La liste est trop longue pour énumérer tous les plaideurs : pas moins de 61 personnes et groupes vont présenter des arguments à la Cour suprême. Parmi les opposants à la Loi, on retrouve évidemment ceux qui ont intenté une action en justice pour la faire invalider, dont la Fédération autonome de l’enseignement (FAE) et le Conseil national des musulmans canadiens. Le gouvernement du Québec y sera évidemment pour défendre sa loi, tout comme divers groupes, comme le Mouvement laïque québécois, qui souhaitent qu’elle demeure intacte.

Il y a aussi des dizaines d’intervenants : ce sont des personnes ou des entités qui ne sont pas des parties au litige, mais qui ont obtenu la permission de la Cour de présenter leur point de vue. Dans ce groupe, on trouve le Procureur général du Canada et ceux de cinq provinces.

Quel est le sujet principal qui sera débattu ?

Comme l’a souligné la Cour d’appel dans cette affaire, les tribunaux n’ont pas à se pencher sur la sagesse ni sur « l’opportunité politique » d’adopter une loi. Ce qu’on demande ici à la Cour suprême est d’examiner si la mesure législative, et son processus d’adoption, respecte les chartes et le cadre de la Constitution canadienne.
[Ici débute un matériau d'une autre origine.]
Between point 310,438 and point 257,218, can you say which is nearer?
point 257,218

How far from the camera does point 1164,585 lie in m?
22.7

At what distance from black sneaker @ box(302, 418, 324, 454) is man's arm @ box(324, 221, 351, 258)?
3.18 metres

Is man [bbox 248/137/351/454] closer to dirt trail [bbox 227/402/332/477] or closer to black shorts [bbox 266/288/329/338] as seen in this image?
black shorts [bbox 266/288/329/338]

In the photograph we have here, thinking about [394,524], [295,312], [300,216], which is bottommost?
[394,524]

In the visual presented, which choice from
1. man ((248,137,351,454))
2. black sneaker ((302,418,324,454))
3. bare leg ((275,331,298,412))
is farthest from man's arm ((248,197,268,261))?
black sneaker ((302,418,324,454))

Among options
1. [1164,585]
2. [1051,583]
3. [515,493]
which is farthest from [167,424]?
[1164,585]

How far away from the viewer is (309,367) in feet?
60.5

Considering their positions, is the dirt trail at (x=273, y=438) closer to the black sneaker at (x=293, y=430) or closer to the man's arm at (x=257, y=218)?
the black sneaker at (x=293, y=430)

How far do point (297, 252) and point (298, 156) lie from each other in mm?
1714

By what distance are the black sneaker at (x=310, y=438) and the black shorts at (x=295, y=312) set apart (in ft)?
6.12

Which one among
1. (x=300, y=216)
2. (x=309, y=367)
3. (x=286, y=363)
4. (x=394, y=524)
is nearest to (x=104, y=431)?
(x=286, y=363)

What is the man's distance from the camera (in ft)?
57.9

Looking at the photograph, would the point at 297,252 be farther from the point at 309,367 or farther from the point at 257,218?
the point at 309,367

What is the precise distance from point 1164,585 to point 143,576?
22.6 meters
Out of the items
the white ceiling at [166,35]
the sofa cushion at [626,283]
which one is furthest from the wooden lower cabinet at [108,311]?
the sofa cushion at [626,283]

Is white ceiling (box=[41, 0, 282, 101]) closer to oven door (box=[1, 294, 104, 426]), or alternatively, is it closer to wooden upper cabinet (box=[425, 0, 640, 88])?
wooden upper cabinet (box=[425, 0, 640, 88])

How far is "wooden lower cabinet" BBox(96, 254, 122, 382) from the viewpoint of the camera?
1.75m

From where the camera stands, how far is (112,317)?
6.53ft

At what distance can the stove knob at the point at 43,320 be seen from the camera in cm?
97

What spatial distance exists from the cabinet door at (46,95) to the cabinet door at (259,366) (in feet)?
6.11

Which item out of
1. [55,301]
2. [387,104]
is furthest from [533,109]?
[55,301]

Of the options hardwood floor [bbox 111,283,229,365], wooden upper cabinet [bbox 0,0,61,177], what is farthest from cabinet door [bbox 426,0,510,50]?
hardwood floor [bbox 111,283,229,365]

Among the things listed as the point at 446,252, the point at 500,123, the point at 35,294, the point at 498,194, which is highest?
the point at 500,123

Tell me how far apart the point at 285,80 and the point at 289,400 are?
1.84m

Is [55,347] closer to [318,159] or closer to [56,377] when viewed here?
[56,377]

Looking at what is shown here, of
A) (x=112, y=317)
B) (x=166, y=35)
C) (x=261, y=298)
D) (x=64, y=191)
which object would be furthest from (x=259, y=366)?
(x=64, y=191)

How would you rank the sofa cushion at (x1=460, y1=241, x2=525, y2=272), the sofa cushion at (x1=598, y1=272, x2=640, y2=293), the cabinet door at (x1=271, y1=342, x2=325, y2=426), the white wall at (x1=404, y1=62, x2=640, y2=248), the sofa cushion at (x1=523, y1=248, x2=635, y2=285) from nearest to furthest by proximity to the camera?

Plusieurs plaideurs s’en prennent ainsi à l’utilisation faite par Québec des dispositions de dérogation. Ils demandent à la Cour de revoir les conditions qui permettent de les invoquer. « Des balises doivent être émises face à la banalisation et l’usage préventif et tous azimuts des dispositions dérogatoires », plaide notamment la FAE dans son mémoire.

C’est ce débat sur la disposition de dérogation de la Constitution canadienne qui a poussé les procureurs généraux des provinces à intervenir devant la Cour suprême. L’Alberta, par exemple, s’oppose à toute érosion de cette disposition — ainsi que de précédentes interprétations de sa portée faites par la Cour suprême —, afin que le pouvoir de légiférer des gouvernements provinciaux ne soit pas restreint. Le fédéral, lui, fait valoir que la disposition de dérogation ne peut être invoquée que pour restreindre de façon « temporaire » certains droits protégés par la Charte, et ne peut en aucun temps les annihiler. Dans cette arène nationale qu’est la Cour suprême, c’est sur ce sujet que seront vraisemblablement braqués les projecteurs.

D’autres arguments seront-ils débattus ?

De nombreux autres arguments seront présentés au plus haut tribunal du pays. Par exemple, si l’utilisation des dispositions de dérogation est déclarée invalide, certains plaideurs inciteront alors la Cour suprême à déclarer la Loi discriminatoire et inconstitutionnelle pour cette raison.

En outre, les commissions scolaires anglophones demandent — de nouveau — d’être exemptées de l’application de la Loi, afin de pouvoir embaucher qui elles veulent, y compris des employés portant un signe religieux. Elles font valoir que l’article 23 de la Constitution — qui n’est pas soumis aux dispositions de dérogation — leur octroie ce statut particulier afin de protéger le droit à l’instruction dans la langue de la minorité au Québec.